--- Begin Working data ---

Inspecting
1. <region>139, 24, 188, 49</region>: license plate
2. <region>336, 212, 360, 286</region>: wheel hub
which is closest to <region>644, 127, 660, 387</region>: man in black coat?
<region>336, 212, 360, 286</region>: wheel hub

--- End Working data ---
--- Begin Working data ---

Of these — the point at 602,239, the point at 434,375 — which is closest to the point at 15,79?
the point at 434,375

--- End Working data ---
--- Begin Working data ---

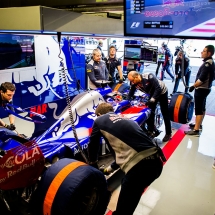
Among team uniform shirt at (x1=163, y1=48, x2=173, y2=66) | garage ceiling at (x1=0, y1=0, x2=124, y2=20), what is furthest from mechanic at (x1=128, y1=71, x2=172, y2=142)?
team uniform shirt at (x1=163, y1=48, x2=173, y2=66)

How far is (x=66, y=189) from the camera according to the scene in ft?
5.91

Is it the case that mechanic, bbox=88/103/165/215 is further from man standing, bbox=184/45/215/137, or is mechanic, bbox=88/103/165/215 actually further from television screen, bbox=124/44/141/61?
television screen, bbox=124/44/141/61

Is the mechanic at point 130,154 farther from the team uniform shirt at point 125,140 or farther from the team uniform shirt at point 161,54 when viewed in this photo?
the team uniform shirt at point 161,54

--- End Working data ---

> _Written request_: Count the lines in the data above that contain the word "shirt", and reply with only that number.

> _Answer to this task_: 4